REPUBLIKA.CO.ID, BANDAR LAMPUNG -- Krisis daya listrik yang terjadi di wilayah Lampung dapat teratasi bila potensi produksi singkong (ubi kayu) dapat dialihkan ke energi listrik. Pemerintah Provinsi (Pemprov) Lampung masih merancang tata niaga singkong dan pembangkit listrik berbahan bakar singkong.
“Ke depan, sudah harus dipikirkan potensi produksi singkong di Lampung yang melimpah dapat dimanfaatkan untuk mengatasi krisis listrik di Lampung,” kata Pelaksana Tugas Sekretaris Daerah Provinsi (Sekdaprov) Lampung, Sutono kepada Republika.co.id di Bandar Lampung, Jumat (7/10).

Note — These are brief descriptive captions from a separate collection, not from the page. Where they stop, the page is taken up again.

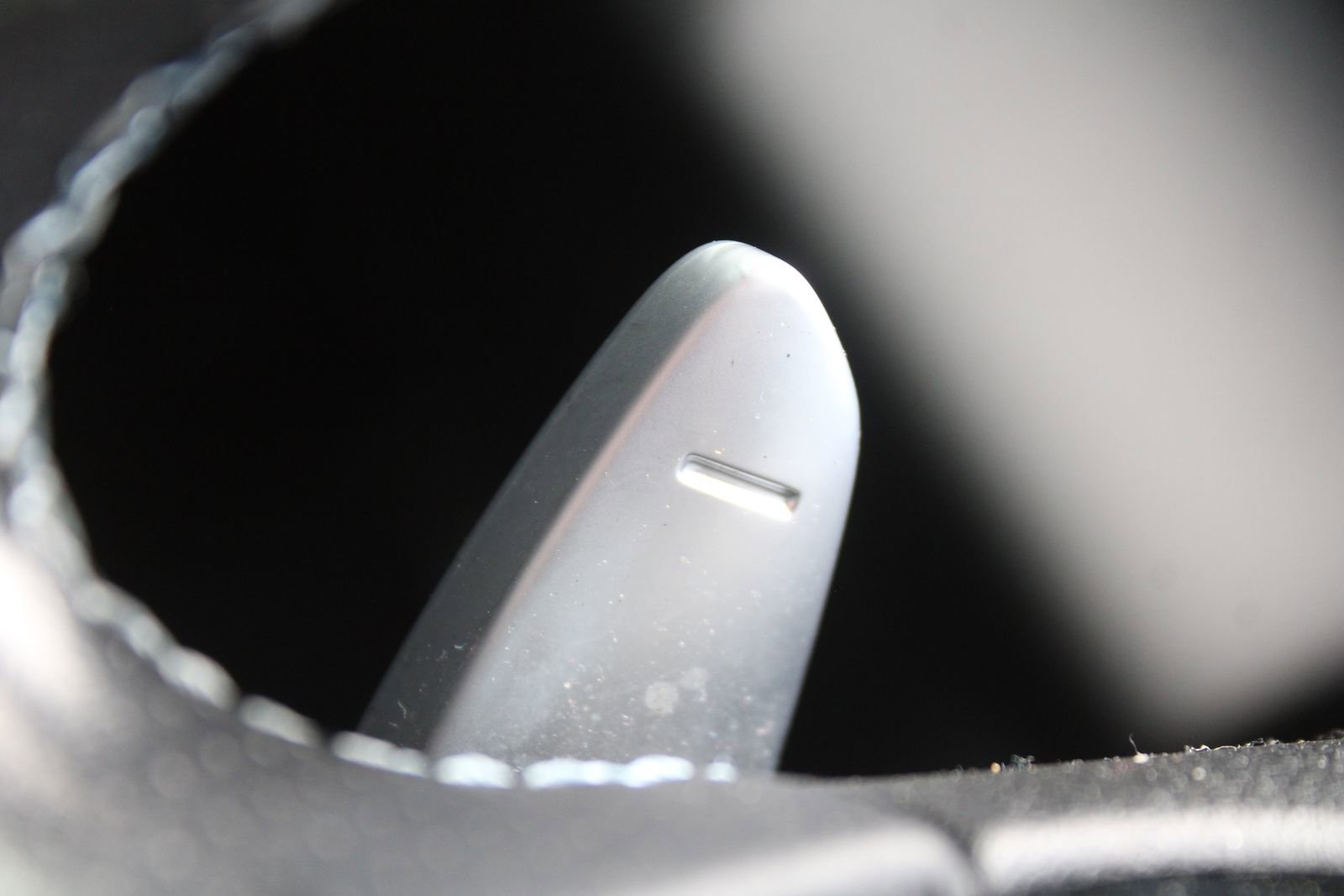 Used 2022 Hyundai Elantra N FWD image 28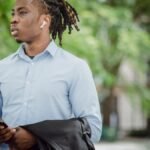 best earbuds for phone calls 2026 wireless earbuds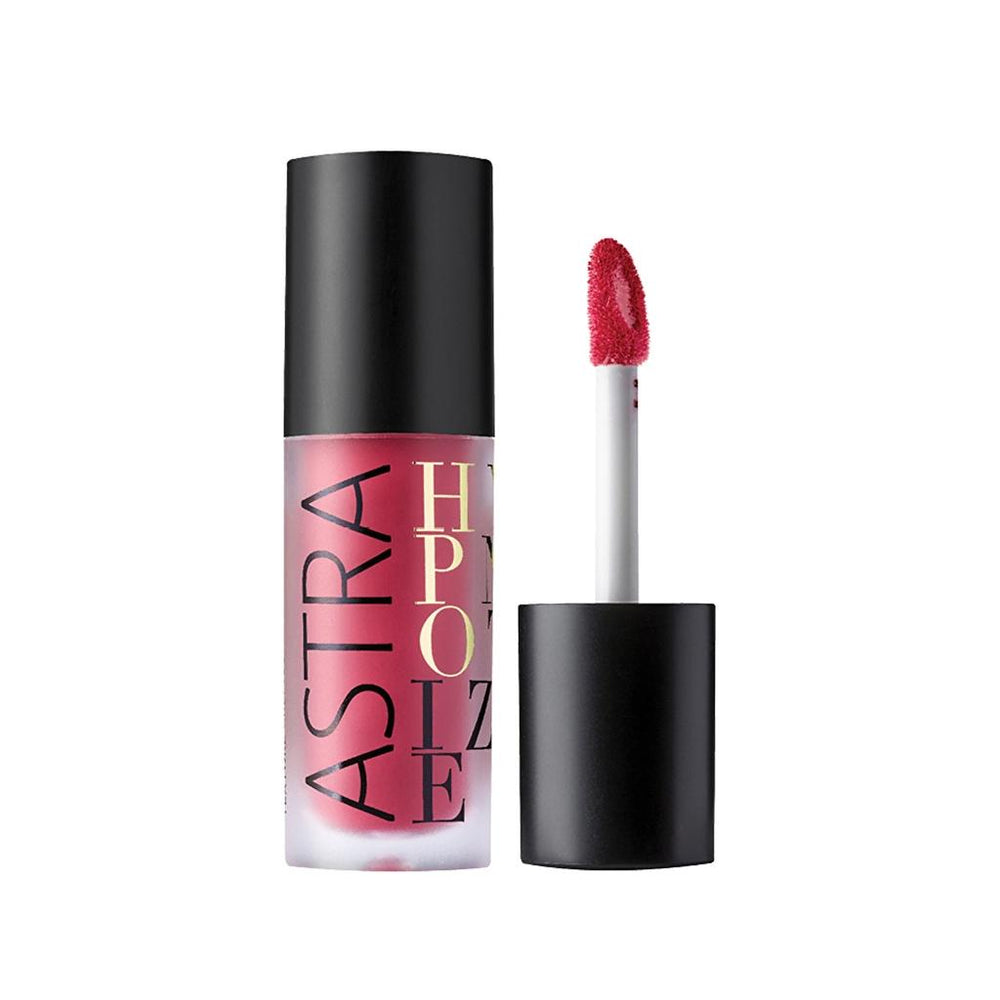 Astra Hypnotize Liquid Matte Lipstick 17 Trendsetter 4ml
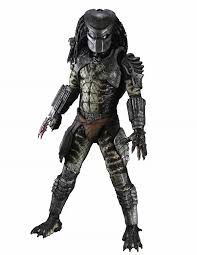Predator (Character) | Total Movies Wiki | Fandom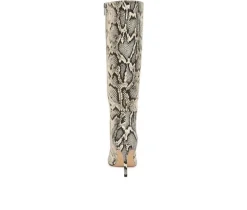 Women's Cook Knee High Boots|Nine West Outlet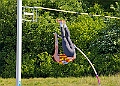 20250510ANCCSATA00046A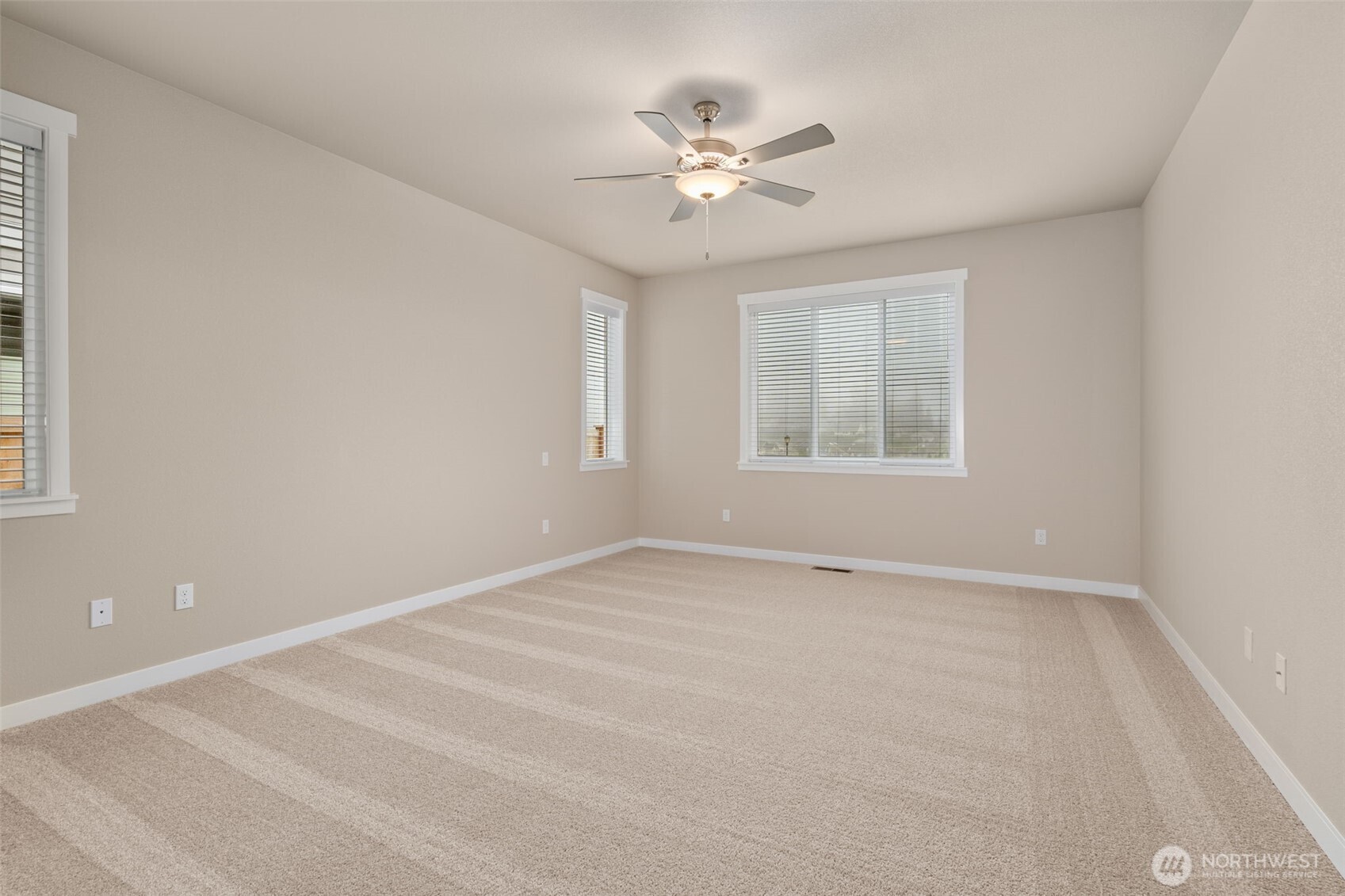 9621 7th Avenue SE Lacey WA 98513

Ia mengatakan, produksi singkong lokal selama ini hanya diserap untuk kebutuhan pabrik tapioka perusahaan besar dan usaha menengah di Lampung. Padahal, produksi singkong yang melimpah dapat dialihkan untuk bahan baku pembangkit listrik.
Menurut dia, pembangkit listrik berbahan baku singkong sudah ada di Kabupaten Lampung Tengah, sejak lima tahun terakhir. Pembangkit listrik tersebut untuk kalangan tertentu. “Kalau dikelola dengan baik, pembangkit listrik berbahan baku singkong dapat dimanfaatkan secara luas,” ujarnya.
Saat ini, mantan kepala Dinas Perkebunan tersebut menyatakan, petani singkong hanya mengandalkan panen singkongnya diserap pabrik tidak mampu ke tempat lain. Bila pembangkit sudah berjalan, petani singkong dapat meningkatkan pendapatannya dengan meningkatkan produksi lahan singkongnya.
Anjloknya harga singkong lokal di Lampung saat ini menyentuh angka Rp 500 per kilogram. Ia mengatakan, petani lokal merugi atau kehilangan sekitar Rp 4 triliun dari luas lahan singkong di Lampung yang mencapai 400 ribu hektare. “Kalau harga anjlok, petani tidak berpikir untuk meningkatkan produksi singkongnya, mau dibuang ke mana sisa singkongnya,” ujarnya.
Untuk itu, ia berharap ke depan petani tetap meningkatkan produksi singkongnya, selain untuk kebutuhan pabrik, juga dapat diserap menjadi bahan baku pembangkit listrik. Menurut perhitungan, 10 ton singkong dapat memproduksi satu megawatt daya listrik.